Heart and soul. And pocketbook.
They have all the great Pottery Barn knock offs that I love to decorate with and
I can buy underwear there in a pinch if I have to.
I can get a photo album and an upholstered chair if I want to.
But my Target has turned against me, people.
They have crammed half of the existing store into a crowded mish mosh and
have added a grocery section.
Not just a small convenience kind of grocery section but a
I'm-trying-to-be-a-Walmart-superstore-but-with-not-enough-space kind of grocery section.
And to be honest, I don't really want to buy produce from a place that sells me
tennis shoes and bathtub caulking.
I saw a bag of apples directly across from a celery green faux croc trunk.
No, thank you, Target.
And in all the renovating they have paired items together in the same row that are very distressing to me. Very. Distressing.
Kitchen and office together?
What is next...auto accessories and stationary?
Where is the logic here?
And the boys clothing section was so cramped I had to suck in my gut to just squeeze in between the racks.
There should be enough room for both me and my gut in between the clothing racks.
That goes without saying.
I had to call my sister, Erica, last month as I wandered in horror through the mis-organized aisles.
Target used to soothe me.

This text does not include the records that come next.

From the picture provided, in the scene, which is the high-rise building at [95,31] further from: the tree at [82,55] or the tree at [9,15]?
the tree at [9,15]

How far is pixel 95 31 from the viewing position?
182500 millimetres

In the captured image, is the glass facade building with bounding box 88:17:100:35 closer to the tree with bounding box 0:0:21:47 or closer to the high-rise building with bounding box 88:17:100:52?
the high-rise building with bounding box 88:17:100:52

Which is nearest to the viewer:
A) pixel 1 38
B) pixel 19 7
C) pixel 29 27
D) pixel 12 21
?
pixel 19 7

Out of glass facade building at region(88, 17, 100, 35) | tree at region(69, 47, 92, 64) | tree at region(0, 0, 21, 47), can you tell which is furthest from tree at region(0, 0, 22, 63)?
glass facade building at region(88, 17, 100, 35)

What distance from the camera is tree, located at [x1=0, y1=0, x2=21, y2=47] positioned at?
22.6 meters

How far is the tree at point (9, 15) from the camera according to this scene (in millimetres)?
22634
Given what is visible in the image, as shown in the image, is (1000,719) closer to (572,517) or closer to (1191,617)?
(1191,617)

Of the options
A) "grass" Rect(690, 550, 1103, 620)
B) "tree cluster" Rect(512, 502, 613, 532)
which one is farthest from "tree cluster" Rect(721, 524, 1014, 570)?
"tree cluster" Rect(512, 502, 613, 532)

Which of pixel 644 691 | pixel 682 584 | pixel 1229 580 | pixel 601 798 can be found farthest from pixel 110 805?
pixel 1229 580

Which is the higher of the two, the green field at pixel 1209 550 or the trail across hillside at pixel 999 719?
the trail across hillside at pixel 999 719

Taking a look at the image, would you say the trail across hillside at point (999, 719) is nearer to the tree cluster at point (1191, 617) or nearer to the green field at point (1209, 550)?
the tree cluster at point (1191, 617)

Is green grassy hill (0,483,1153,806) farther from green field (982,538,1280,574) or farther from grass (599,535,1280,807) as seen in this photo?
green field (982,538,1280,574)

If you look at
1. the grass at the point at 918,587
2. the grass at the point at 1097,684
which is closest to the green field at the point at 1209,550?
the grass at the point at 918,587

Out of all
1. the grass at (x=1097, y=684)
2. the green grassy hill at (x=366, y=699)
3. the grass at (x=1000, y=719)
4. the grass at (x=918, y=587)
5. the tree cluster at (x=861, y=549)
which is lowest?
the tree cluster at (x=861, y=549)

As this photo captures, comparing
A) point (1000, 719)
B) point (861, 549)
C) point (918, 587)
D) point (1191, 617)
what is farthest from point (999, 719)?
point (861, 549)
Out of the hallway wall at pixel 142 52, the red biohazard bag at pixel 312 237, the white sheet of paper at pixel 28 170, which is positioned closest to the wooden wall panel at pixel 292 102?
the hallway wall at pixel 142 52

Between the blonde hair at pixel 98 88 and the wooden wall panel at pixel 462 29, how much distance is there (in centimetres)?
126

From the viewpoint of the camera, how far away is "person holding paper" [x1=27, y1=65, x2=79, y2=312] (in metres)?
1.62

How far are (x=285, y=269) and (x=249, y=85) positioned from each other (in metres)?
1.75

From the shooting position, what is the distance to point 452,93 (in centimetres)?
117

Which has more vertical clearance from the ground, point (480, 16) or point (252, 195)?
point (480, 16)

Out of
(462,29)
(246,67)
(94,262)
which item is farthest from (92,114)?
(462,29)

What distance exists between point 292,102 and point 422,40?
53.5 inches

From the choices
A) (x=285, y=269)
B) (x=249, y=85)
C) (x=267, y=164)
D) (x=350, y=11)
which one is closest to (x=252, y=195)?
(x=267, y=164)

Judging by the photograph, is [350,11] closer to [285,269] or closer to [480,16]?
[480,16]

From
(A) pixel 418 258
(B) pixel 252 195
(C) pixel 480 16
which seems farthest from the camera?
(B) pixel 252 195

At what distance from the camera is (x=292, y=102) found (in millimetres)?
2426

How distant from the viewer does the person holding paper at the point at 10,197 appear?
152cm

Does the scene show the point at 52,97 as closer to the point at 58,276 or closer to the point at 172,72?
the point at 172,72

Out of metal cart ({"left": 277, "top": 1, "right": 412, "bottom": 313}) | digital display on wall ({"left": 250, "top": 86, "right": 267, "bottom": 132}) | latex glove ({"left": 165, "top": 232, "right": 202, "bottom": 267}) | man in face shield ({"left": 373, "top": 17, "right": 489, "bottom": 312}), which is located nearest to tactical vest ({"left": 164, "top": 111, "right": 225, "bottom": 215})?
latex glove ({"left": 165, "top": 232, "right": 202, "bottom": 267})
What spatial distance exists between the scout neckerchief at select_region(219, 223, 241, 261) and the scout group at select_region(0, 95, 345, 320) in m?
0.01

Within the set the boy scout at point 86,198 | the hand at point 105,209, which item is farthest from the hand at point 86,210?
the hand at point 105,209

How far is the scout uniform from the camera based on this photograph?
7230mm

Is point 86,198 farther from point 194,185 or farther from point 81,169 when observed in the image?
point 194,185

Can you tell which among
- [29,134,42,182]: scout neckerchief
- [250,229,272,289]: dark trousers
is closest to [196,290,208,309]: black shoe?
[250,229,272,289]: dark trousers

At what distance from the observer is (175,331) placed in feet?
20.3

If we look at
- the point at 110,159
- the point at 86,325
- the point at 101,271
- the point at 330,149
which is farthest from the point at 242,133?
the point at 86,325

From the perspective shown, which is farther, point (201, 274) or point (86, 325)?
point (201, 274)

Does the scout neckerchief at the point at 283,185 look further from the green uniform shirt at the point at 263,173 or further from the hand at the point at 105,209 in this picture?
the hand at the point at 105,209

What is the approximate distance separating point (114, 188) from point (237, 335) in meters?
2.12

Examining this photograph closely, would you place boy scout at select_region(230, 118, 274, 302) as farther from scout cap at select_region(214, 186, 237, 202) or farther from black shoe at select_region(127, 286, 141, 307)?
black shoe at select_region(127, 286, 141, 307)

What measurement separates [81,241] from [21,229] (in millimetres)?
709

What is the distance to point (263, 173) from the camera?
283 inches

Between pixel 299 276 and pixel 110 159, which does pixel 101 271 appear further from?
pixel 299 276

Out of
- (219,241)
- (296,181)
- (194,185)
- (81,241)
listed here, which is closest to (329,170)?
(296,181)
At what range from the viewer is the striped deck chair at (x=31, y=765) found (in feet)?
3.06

But I was so beside myself all I could say to her was,
"There are blenders next to the expanding files....EXPANDING FILES!"
And no one knew where the sunscreen was...because it was near the cookware.
Because obviously there are a lot of ultra-violet rays in kitchens nation-wide.
Is the whole world mad? Mad, I say?
(deep breaths, Susanna, deep breaths)
I am hoping all the crazy at Target will die down.
But when I called my sister, Jenny, she said they put groceries in her Target, too.
Apparently, it is an epidemic.
So with that said, I am greatly disappointed in you, Target.
You with your waxy vegetables and your large aisles of needless canned goods.
But I still love you. And I guess I half-way forgive you.
Because I can't stop thinking about that celery green faux croc trunk.
It would look perfect in my living room.
8 comments:
Oh, Target...the color is too red and yes, it is crammed and yes, I am bothered by the change. The good news is I no longer find wandering the aisles of Target soothing (unless it is of the old variety) and therefore, my pocketbook is not depleted because of finding some deal I just couldn't live without.
The Redwood City Target has gone full circle. When it was first built, the whole back section was food and it was as big as a regular Safeway. Yes, I've been here for a long time! I actually miss the garden section that they closed in the last remodel. Maybe it will get straighten out once they finish rearranging.
We have groceries now at our Target too!! I don't really like it either. I really just liked Target the old way!! Your post is hilarious though!!
Love and Blessings
True confessions- I LOVE the grocery section at our Target (Walnut Creek-it's pretty big so not much cramming happened to install the section- it takes up the entire back wall). The prices beat Safeway almost every time- cereal, at least $1.00 cheaper, peanut butter- at least $1-2 cheaper! .
It always takes me about 6 months to recover from a Target remodel (we've had so many!) and living through the constitution is excruciating! In the end though- I still come back.
Boy did you hit a nerve! Couldn't agreee more! When ours was remodeled a few months back it seemed like everything in the store was moved around every few days. Drove me crazy dragging a 4 year old and 1 year old to every corner of the store to find what I was looking for. I would never buy "fresh" produce or meat there. I stick to buying just cereal and juice there.
Oh gosh, reading these comments now I'm getting really nervous. On my last visit to our Target (Turlock) I saw that they are also are now preparing to close the garden section. I just thought it was because it is right next to the Home Depot garden section. But could it mean they're going to do this to us here, as well? I tend to get panic attacks when my favorite stores get rearranged. No joke.
Sometimes it is best to just leave well enough alone! I'm with you...we don't need our produce purchases taking place along side our bath towel buys. But I'm also willing to give Target a second chance to come to their senses. I love them too!
I live inside the Target Mother Ship (also known as Minnesota), and I hate to tell you, but this is happening on purpose. And it will eventually happen to every Target everywhere.
If it makes you feel any better, not all Target stores are so cramped. Once the remodel is done (and things stop shifting around and being all crazy; I know that brand of crazy), it's actually a lovely thing. I shop at Super Target fairly regularly for groceries and shampoo. But if I can't make it to the Big T, I'm happy to know I can snag some bananas and milk and cheese sticks at the Target down the road.
(Minnesota's new slogan should be: A Target every 5 blocks. Because -- almost.)